> **Provided data**:
=======
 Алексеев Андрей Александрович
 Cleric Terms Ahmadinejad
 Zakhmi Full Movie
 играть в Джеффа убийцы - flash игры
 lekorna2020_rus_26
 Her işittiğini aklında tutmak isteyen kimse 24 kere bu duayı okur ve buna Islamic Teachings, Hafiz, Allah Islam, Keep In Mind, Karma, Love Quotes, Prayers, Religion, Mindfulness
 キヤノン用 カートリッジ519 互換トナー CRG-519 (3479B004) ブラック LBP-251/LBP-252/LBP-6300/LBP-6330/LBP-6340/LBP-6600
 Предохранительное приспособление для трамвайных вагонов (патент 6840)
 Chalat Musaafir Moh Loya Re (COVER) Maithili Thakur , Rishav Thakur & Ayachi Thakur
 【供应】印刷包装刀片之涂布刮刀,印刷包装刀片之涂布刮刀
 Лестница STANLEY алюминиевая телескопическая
=======
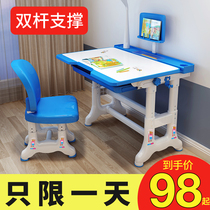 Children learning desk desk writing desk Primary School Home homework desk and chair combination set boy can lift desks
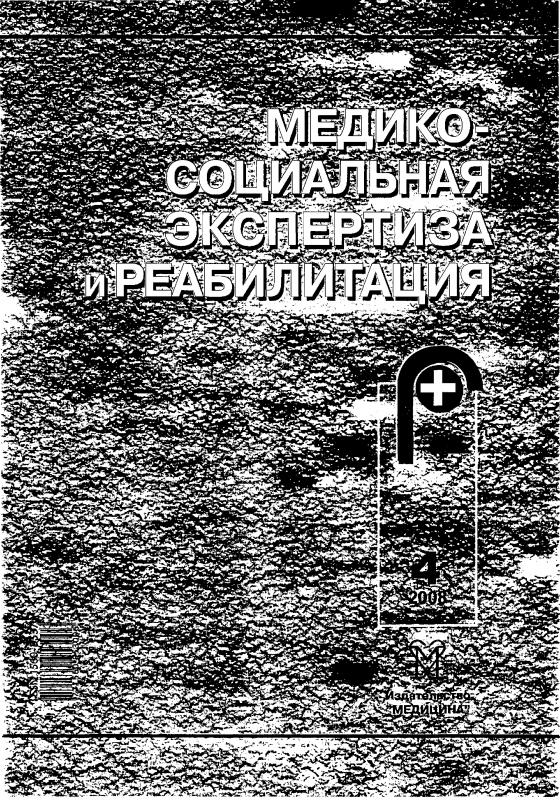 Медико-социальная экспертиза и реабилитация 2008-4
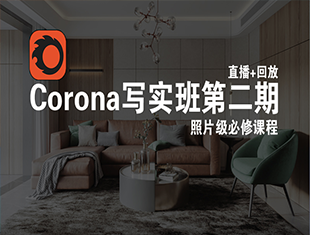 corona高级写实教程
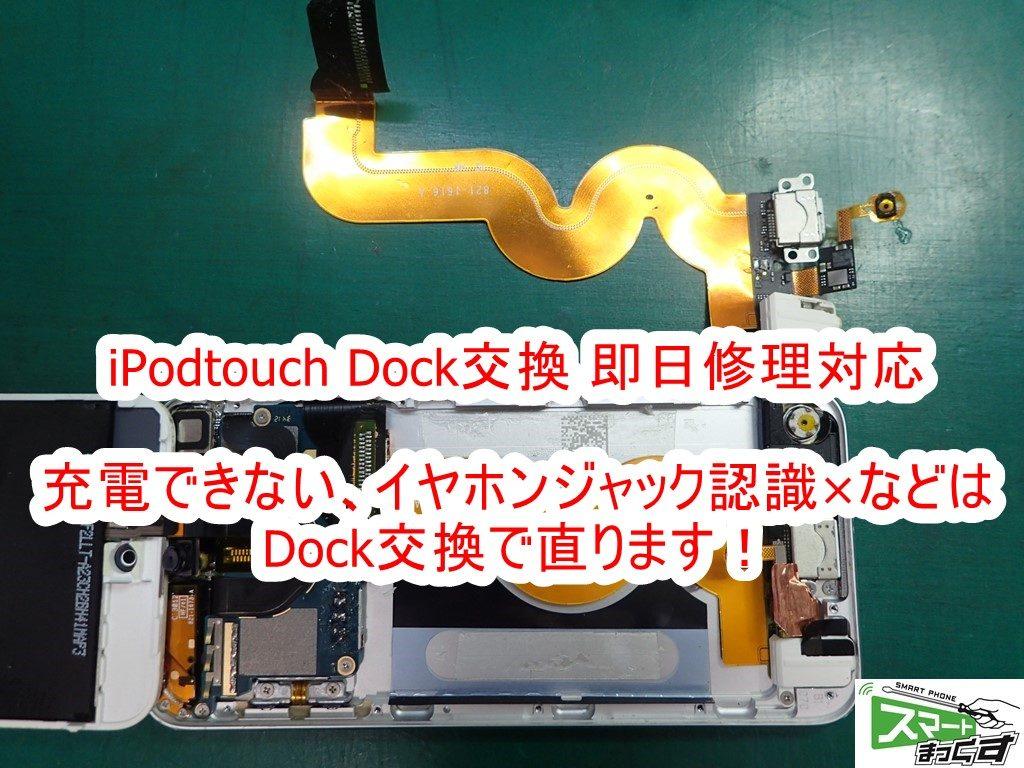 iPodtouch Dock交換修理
=======
> **Task objective**:
Could you repeat exactly the lines in the listing above from the one with "キヤノン用 カートリッジ519 互換トナー" down to the one with "Лестница STANLEY алюминиевая телескопическая"? Include both of those lines.

> **Result for this task**:
 キヤノン用 カートリッジ519 互換トナー CRG-519 (3479B004) ブラック LBP-251/LBP-252/LBP-6300/LBP-6330/LBP-6340/LBP-6600
 Предохранительное приспособление для трамвайных вагонов (патент 6840)
 Chalat Musaafir Moh Loya Re (COVER) Maithili Thakur , Rishav Thakur & Ayachi Thakur
 【供应】印刷包装刀片之涂布刮刀,印刷包装刀片之涂布刮刀
 Лестница STANLEY алюминиевая телескопическая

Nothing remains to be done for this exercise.